In the race to commodify traditional Mexican beverages for the U.S. market, from bottled aguas frescas to carbonated tepaches, there is one regional libation that most self-professed Mexican drinks nerds have yet to try to scale up: colonche.
It’s a lightly alcoholic pre-conquest beverage of Indigenous origin, made from fermenting the crimson red fruit that grows out of nopal paddles. Its roots go back to Mexico, pre-European conquest.
Even in the Mexico of today, it’s hard to find this 2,000-year-old beverage outside the two states where it originated: Zacatecas and San Luis Potosí, which also happen to be Mexico’s top cactus producers for national and export consumption, which coincide with the top production of tunas (cactus fruit), too.
But if colonche goes the way of pulque, tepache, and tejuino, we are only starting to see the beginning of its effervescent mainstreaming. Unlike its fermented cousins, colonche has two things going for it that the others don't: a stunningly opaque, hot pink color that is naturally occurring without artificial dyes, and a pleasant, lightly sweet flavor to back up its good looks.
The ABV is like any other fruit-fermented beverage, hovering around the 2-3% mark. The flavor is extremely refreshing, semi-sweet, tropical-leaning, and tangy at first. But it finishes dry.
The light, alluring, cactus-derived drink has been the muse of both Maxwell “Beer Ghost” Reis and Giovanni “Brewjo” Martinez, the two beverage nerds behind the bar at Mírate in Los Feliz. They are the first to offer the beverage on a menu in a Mexican restaurant in Los Angeles.
The two have been experimenting with several batches and styles of colonche, mostly in the Zacatecan tradition. That means it contains nothing but liquefied tunas, sometimes with a bit of added sugar and other times just with the fruit alone.

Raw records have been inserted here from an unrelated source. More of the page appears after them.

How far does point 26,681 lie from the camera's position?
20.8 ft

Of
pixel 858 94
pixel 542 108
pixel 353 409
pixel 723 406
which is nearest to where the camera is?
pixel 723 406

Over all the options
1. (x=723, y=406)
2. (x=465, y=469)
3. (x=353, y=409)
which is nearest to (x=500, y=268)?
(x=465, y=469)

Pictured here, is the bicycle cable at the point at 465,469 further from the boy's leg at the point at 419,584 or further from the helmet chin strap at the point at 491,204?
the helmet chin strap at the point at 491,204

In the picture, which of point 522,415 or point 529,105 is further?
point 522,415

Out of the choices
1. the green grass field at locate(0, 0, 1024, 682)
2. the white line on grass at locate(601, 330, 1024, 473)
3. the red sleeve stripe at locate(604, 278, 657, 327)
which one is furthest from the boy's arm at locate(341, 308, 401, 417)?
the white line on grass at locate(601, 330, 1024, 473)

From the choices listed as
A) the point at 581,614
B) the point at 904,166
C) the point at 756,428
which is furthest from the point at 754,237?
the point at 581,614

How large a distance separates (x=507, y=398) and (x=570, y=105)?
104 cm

Brewjo, whose family is from Veracruz, takes the process one step further into the mystical realm, blessing each fermentation vessel with palo santo before starting a new batch. He also had the idea of adding the tuna peels as the liquid ferments, so that the colonche ferments with its own yeast (combined with ambient yeast from the restaurant’s own natural air).
As the temperature starts to drop, both are looking forward to dabbling with the San Luis Potosí-style of making colonche, which emphasizes the addition of spices like cinnamon sticks as it ferments.
“At the end of the day, does smoking it with palo santo do a lot? Who knows. But it’s horrifically romantic, which means a lot to us when creating this special beverage,” Reis tells L.A. TACO on a recent Wednesday afternoon.
He takes out his latest batch of colonche in a glass bottle, a batch that uses cooked fruit instead of raw fruit. The thick, burgundy-colored liquid is pressurized inside, causing it to burst out as soon as you open. Similar to the classic elementary school experiment where baking soda and vinegar are mixed to create a controlled, foamy overflow from a papier-mâché volcano.
“It’s alive,” jokes Martinez.
To get the average Los Feliz customer to care about colonche, Reis first resorted to offering it as a complementary aperitivo-type beverage to each customer before their food arrived, hoping that tasting just a few ounces would result in a full $6 order. That plan didn’t work out, so he quickly pivoted to resorting to shaking a margarita with it, which worked instantly.
Mirate’s colonche margarita is now one of their most-ordered cocktails, mostly due to its head-turning, high saturation of pink, and extremely sippable Cascahuin blanco tequila.
“As much as I resisted putting colonche in a margarita, it’s a really effective way to introduce a new alcohol to an American market, says Reis.”
Seeing the complete gringo-fication of colonche in Los Feliz might annoy some, but when you find out that this beverage almost went extinct, we’ll take a hot pink margarita over a dead beverage lost in time any day. It takes a well-versed forward restaurant like Mírate willing to reach deeply into Mexican gastronomy to be able to be one of the first to do it.
Cactus fruit season finishes at the end of October, but Reis and Martinez are already vacuum-sealing tuna peels for the future fermentation of nixtamal-based tejuino and other fermented beverages in the fall. Reis also has a secret pulque connect, which he is hyper-fermenting into a vinegar for Mirate chef Josh Gil to cure fish with in a ceviche.
“Who knows, in four years, if colonche makes it big, like how tepache is making it big right now in the U.S. and pulque’s comeback in Mexico, at least customers will be able to say, ‘Oh yeah, I remember when I first had it at Mírate,’” says Reis.
1712 N Vermont Ave. Los Angeles, CA 90027. Closest Metro lines and stop: Metro B Line - "Vermont/Sunset Station", Bus Lines 180, 206, and 217 - "Hollywood/New Hampshire", Bus Lines 204 and 754 - "Vermont/Hollywood."